Nine Australians Who Stripped at a Grand Prix Race in Malaysia Have Been Freed Without Charge

Mohd Rasfan—AFP/Getty Images Australian men who were arrested for stripping down after Sunday's Malaysian Grand Prix arrive at the Majistret court in Sepang, outside Kuala Lumpur on Oct.6, 2016.

Their defense lawyer said the court accepted his argument that the men were ignorant of the local culture and remorseful

(KUALA LUMPUR, Malaysia) — Nine Australians charged after stripping down to skimpy swimsuits at the Malaysian Formula One Grand Prix walked free Thursday without a conviction after pleading guilty to causing a public nuisance and apologizing.

The nine were detained Sunday after they partied in Budgy Smuggler-brand swimsuits decorated with the Malaysian flag and drank beer from shoes in full view of thousands of spectators at the Sepang track after Australian driver Daniel Ricciardo won the race.

Budgy smuggler is Australian slang for a tight swimsuit worn by men, and the drinking out of a shoe was done to honor Ricciardo, who drinks out of his shoes to celebrate winning.

Defense lawyer Muhammad Shafee Abdullah said the court accepted his argument that it was a trivial offense and that the nine, dressed in suits in the court, were ignorant of the local culture and remorseful. He said one of them read out an apology to the court, admitting to an “error of judgment.”

Shafee said their actions were not illegal in most countries, including Australia.

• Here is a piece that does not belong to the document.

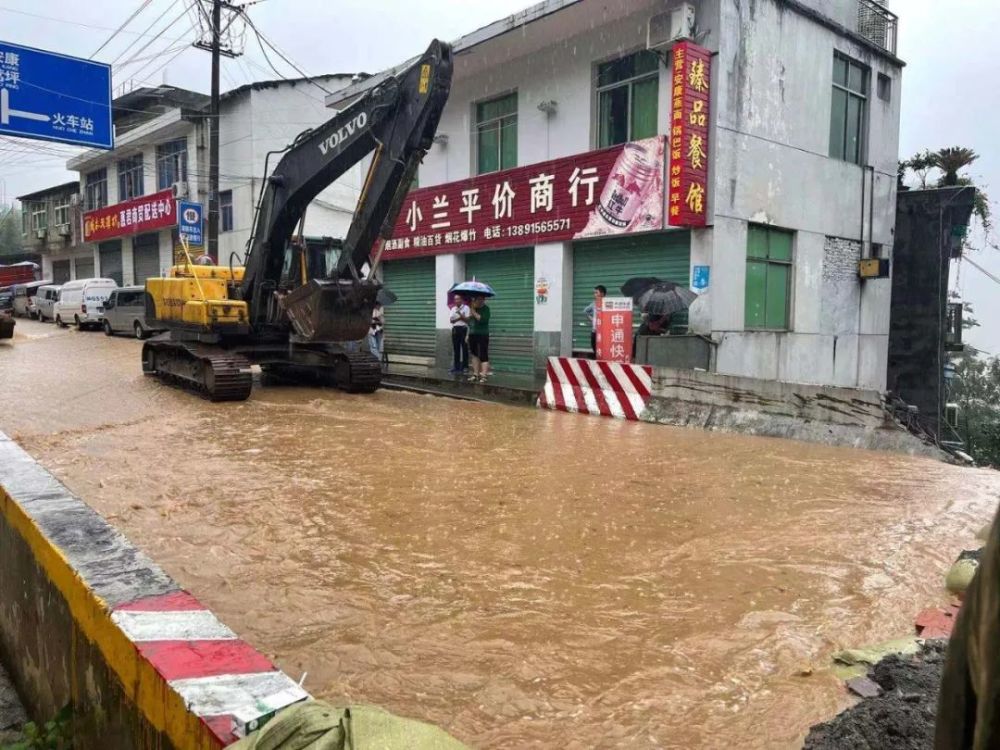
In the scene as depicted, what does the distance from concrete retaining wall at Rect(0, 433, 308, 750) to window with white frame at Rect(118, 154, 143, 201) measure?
3302 centimetres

“We are sensitive about it but they didn’t know. They sincerely thought it was a respect and a celebration with Malaysians,” Shafee said.

“The court accepted my mitigation that this was a trivial offense and under extenuating circumstances because they misunderstood the local culture. They have been admonished by the court and released without conviction,” he added.

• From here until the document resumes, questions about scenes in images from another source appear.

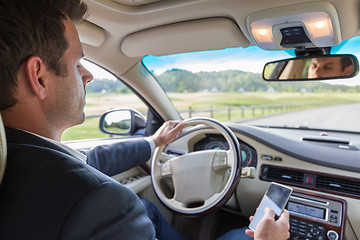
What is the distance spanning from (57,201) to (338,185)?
1.98 metres

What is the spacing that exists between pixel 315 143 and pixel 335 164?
42 centimetres

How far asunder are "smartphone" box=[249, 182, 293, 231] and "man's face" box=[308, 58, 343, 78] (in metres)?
0.92

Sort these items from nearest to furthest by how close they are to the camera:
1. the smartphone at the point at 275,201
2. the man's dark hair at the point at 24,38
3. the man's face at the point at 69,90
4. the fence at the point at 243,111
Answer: the man's dark hair at the point at 24,38 → the man's face at the point at 69,90 → the smartphone at the point at 275,201 → the fence at the point at 243,111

He said one of the men fainted in court briefly due to dehydration.

The nine, mostly Sydney University graduates in their 20s, left the court without speaking to reporters. The men included Jack Walker, an adviser to Australian Defense Industry Minister Chris Pyne.

His father John Walker said they were very thankful.

“There’s no charge, there’s no fine and the boys apologized. They recognized what they did was unacceptable but they have been completely cleared and are free to travel and resume their lives,” he said.

Ricciardo, the driver whose success inspired the Australians’ beer-fueled revelry, described the incident as “pretty harmless.”

“I respect the laws of Malaysia, but beyond that I don’t think they deserve any further punishment,” Ricciardo told Sydney’s The Daily Telegraph newspaper.

“In Australia, it’s a bit different, but I’m very sure they didn’t intend to offend anyone,” he said.

Budgy Smuggler, the Sydney-based, family-owned swimsuit manufacturer, did not immediately respond to a request for comment. The company features on its website and social media photographs of customers wearing its swimwear in public locations, including in front of Westminster Palace in London and the Eiffel Tower in Paris.

The Australian media has dubbed the men the Budgie Nine, using a spelling variation of the abbreviated name of the budgerigar, a small Australian parrot. The name plays on nine Australians arrested in Indonesia for heroin trafficking in 2005 who became known as the Bali Nine.